Any good engineering team is also good at doing postmortems, retrospectives, or whatever you call it. Because in real life, only bystanders can afford to wait for perfection. Doers need to focus on making their things a bit better than where they find them. All other things being equal, a shorter Lead Time for Changes is always better than a longer one. The questions are if you are capable of making the Change Failure Rate lower and the Time to Restore Service quicker.
To do so, you have to do postmortems properly. Reducing the Deployment Frequency or skipping updates are very tempting because they are easier for now. Unfortunately, they are almost always the wrong answer in the long run. Check out how Google learned from failure. Feel free to do it in whatever way you like, as long as you get the essence outcomes. The formality and processes are secondary.
1. Better Safeguard
Adding new safeguards to prevent or flag offending changes early is the only way if you don’t want to end up in the same situation again. Otherwise, you or someone else will be in the same hole sooner or later.
CrowdStrike did its part to avoid falling into the same hole. In the Preliminary Post Incident Review (PIR), they plan to do more content checking, testing, graceful handling of the error, and adopting staggered deployment.
Dear CrowdStrike & Microsoft, my 2 cents for you. Dogfooding and Public Beta may further help you and your users.
2. Lessons Learned
Most companies tend to sweep it under the carpet. I was lucky to work for an unconventional company believing in making lessons learned universally and useful to everyone in the company, currently or in the future.

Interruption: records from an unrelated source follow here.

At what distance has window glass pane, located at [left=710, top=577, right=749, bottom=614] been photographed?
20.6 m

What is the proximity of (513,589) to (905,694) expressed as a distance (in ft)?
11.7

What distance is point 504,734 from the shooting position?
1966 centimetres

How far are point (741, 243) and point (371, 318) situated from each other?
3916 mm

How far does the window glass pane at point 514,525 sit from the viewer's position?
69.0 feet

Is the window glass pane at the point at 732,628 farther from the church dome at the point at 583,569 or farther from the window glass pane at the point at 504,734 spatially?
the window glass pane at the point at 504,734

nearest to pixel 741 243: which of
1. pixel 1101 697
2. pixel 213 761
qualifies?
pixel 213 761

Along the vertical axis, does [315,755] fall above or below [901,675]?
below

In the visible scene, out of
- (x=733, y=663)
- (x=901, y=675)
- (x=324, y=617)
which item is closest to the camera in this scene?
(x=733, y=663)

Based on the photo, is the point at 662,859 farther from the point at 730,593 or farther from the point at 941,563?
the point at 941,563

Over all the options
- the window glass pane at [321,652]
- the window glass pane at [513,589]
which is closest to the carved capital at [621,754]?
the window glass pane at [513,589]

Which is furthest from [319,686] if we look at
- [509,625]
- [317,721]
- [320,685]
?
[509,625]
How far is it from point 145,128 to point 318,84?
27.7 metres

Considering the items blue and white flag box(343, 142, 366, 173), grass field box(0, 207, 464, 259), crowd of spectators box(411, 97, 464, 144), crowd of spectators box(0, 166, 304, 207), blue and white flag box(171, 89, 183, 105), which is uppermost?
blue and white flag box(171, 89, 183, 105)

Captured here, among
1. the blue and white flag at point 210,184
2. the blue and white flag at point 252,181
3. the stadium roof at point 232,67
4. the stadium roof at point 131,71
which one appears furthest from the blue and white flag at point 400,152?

Because the more you share, the more people learn, and then the more value the company harvests.
Such learning makes a rookie more seasoned. Because the lessons learned are the best guidance for complex design decisions in production. It grounds key tradeoffs by reality, instead of personal ego or preference. If your commander has never been to such a production battlefield, it’s just a matter of time before you are walking into a trap. Then panicking & misery are inevitable.
No Crisis Should Go To Waste
When ordinary companies busy with finger-pointing, good companies focus on issue fixing. And, a great company can even turn crises into opportunities. Most of the time, “if it ain’t broke, don’t fix it” is a good principle. But when there are enough lessons learned, it can be the time to properly refactor or rearchitect the “technical debts” once and for all. So, the next time, it may be different. I like to do it in an Minimum Necessary Architecture (MNA) style, not thing more and not thing less. For examples:
- Linux FUSE (Filesystem in Userspace) allows non-privileged users to create a filesystem without changing the kernel code. Which minimizes the risk of a bug in such filesystem code crashing the kernel to improve system stability.
- Android A/B system updates ensure there is always a workable booting system. Which prevents a bad update from bricking the device. If Microsoft implements such a design, Windows users may get out of a blue screen loop by a reboot. CrowdStrike may also learn from this. Not only should it fail gracefully, but it could also revert back to the last known good content to recover. Either way, there is no need to wait for a manual fix. So, no one has to suffer a longer outage of airline and more services.
- Android Application Sandbox isolates apps from each other and protects apps and the system from malicious apps. So, even when a navigation app crashes, the system will not be dragged along to restart at all.
After all, fail fast only works for those who are actually learning and fixing.